Integration of Large Numbers of Data Sources: Augmenting the DBpedia Knowledge base with Web Table Data
Many web sites provide data in the form of HTML tables. Millions of such data tables have been extracted from the CommonCrawl web corpus by the Web Data Commons project [3]. Data from these tables can be used to fill missing values in large cross-domain knowledge bases such as DBpedia [2]. An example of how pre-defined building blocks from the WInte.r framework are combined into an advanced, use-case specific integration method is the T2K Match algorithm [1]. The algorithm is optimized to match millions of Web tables against a central knowledge base describing millions of instances belonging to hundreds of different classes (such a people or locations) [2]. The full source code of the algorithm, which includes advanced matching methods that combine schema matching and identity resolution, is available in the WInte.r T2K Match project.
Preprocessing for large-scale Matching: Stitching Web Tables for Improving Matching Quality
Tables on web pages ("web tables") cover a diversity of topics and can be a source of information for different tasks such as knowledge base augmentation or the ad-hoc extension of datasets.
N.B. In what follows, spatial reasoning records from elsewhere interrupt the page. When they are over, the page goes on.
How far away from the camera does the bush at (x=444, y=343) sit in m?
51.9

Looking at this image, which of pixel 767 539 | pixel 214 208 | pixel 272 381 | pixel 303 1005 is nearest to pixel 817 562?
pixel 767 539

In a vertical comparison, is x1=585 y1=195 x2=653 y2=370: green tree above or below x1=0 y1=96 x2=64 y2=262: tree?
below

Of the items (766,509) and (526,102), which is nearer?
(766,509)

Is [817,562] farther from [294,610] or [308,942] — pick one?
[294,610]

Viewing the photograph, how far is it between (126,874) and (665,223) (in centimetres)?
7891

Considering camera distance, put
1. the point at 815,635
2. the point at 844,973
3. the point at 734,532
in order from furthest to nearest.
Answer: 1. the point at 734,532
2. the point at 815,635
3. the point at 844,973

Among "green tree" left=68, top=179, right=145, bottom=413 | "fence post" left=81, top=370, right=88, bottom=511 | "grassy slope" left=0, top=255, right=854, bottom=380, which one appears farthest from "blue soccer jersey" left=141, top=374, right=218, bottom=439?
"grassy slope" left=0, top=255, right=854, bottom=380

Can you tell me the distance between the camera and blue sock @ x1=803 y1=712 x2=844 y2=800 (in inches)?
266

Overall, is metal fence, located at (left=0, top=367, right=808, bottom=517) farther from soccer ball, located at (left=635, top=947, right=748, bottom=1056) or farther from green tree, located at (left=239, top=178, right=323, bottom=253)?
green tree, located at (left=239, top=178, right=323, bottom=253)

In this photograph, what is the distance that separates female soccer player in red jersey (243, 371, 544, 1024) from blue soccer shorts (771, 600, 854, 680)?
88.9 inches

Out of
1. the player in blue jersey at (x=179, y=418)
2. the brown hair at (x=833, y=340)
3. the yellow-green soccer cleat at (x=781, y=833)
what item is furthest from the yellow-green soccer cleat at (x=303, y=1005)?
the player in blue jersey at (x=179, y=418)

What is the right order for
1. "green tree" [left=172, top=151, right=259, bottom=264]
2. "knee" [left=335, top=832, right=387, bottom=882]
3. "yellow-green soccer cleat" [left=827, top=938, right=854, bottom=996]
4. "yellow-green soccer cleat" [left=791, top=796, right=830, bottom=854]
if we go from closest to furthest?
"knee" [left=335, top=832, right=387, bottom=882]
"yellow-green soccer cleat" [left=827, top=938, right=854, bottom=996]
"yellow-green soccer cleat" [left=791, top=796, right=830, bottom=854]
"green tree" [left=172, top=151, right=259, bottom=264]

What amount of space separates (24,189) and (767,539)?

However, to use this information, the tables must first be integrated, either with each other or into existing data sources. The challenges that matching methods for this purpose have to overcome are the high heterogeneity and the small size of the tables. To counter these problems, web tables from the same web site can be stitched before running any of the existing matching systems. This means that web tables are combined based on a schema mapping, which results in fewer and larger stitched tables [4]. The source code of the stitching method is available in the Web Tables Stitching project.
Data Search for Data Mining (DS4DM)
Analysts increasingly have the problem that they know that some data which they need for a project is available somewhere on the Web or in the corporate intranet, but they are unable to find the data. The goal of the 'Data Search for Data Mining' (DS4DM) project is to extend the data mining platform Rapidminer with data search and data integration functionalities which enable analysts to find relevant data in potentially very large data corpora, and to semi-automatically integrate the discovered data with existing local data.
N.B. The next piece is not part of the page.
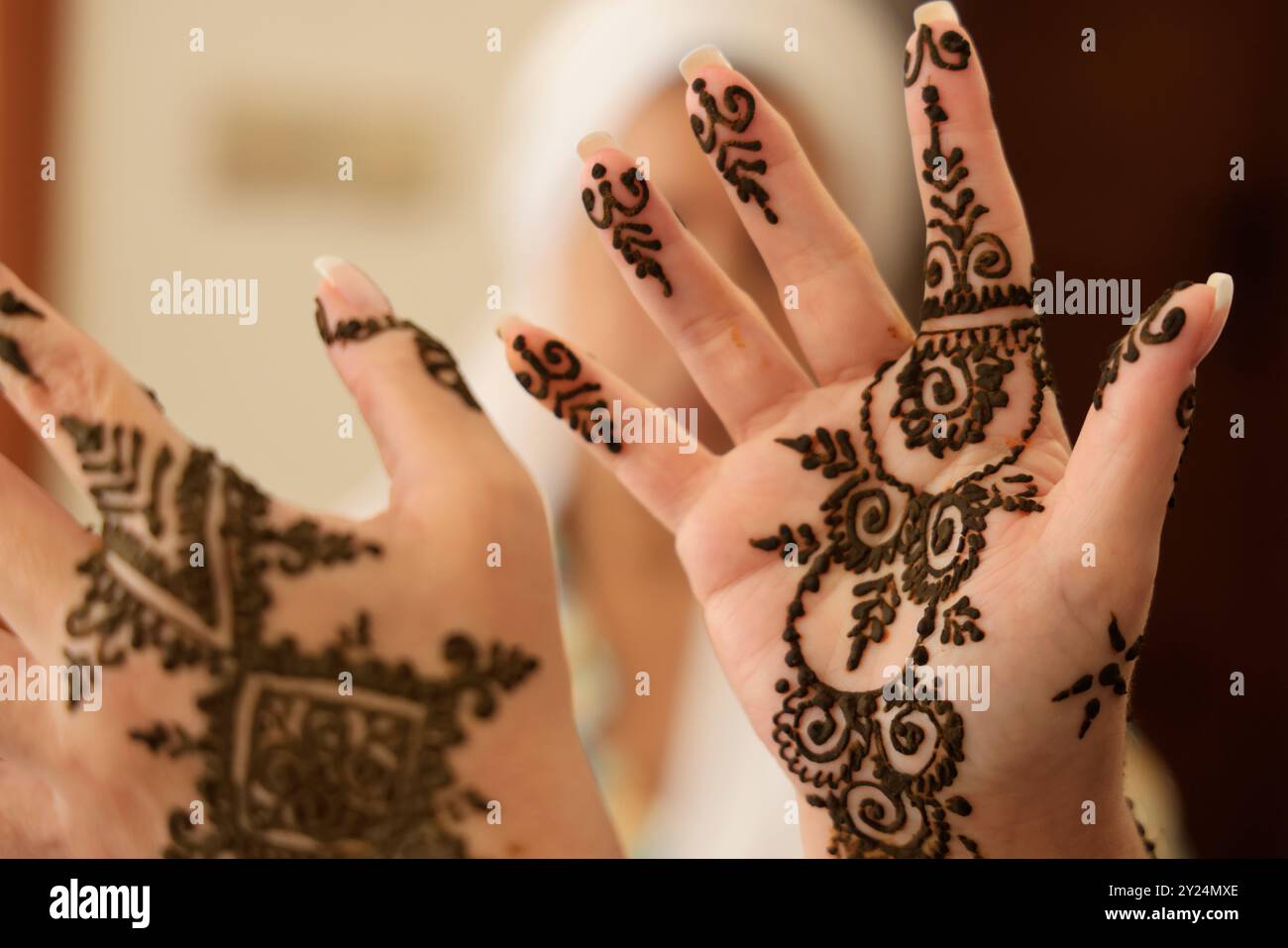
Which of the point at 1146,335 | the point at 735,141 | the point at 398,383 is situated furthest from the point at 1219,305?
the point at 398,383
If you have any questions, please refer to the Wiki and the JavaDoc first. For further information contact oli [at] informatik [dot] uni-mannheim [dot] de
The WInte.r framework can be used under the Apache 2.0 License.
If you use the WInte.r framework in any publication, please cite [5].
WInte.r is developed at the Data and Web Science Group at the University of Mannheim.
[1] Ritze, D., Lehmberg, O., & Bizer, C. (2015, July). Matching html tables to dbpedia. In Proceedings of the 5th International Conference on Web Intelligence, Mining and Semantics (p. 10). ACM.
[2] Ritze, D., Lehmberg, O., Oulabi, Y., & Bizer, C. (2016, April). Profiling the potential of web tables for augmenting cross-domain knowledge bases. In Proceedings of the 25th International Conference on World Wide Web (pp. 251-261). International World Wide Web Conferences Steering Committee.
[3] Lehmberg, O., Ritze, D., Meusel, R., & Bizer, C. (2016, April). A large public corpus of web tables containing time and context metadata. In Proceedings of the 25th International Conference Companion on World Wide Web (pp. 75-76). International World Wide Web Conferences Steering Committee.
[4] Lehmberg, O., & Bizer, C. (2017). Stitching web tables for improving matching quality. Proceedings of the VLDB Endowment, 10(11), 1502-1513.
[5] Lehmberg, O., Brinkmann, A., & Bizer, C. WInte. r - A Web Data Integration Framework. ISWC 2017.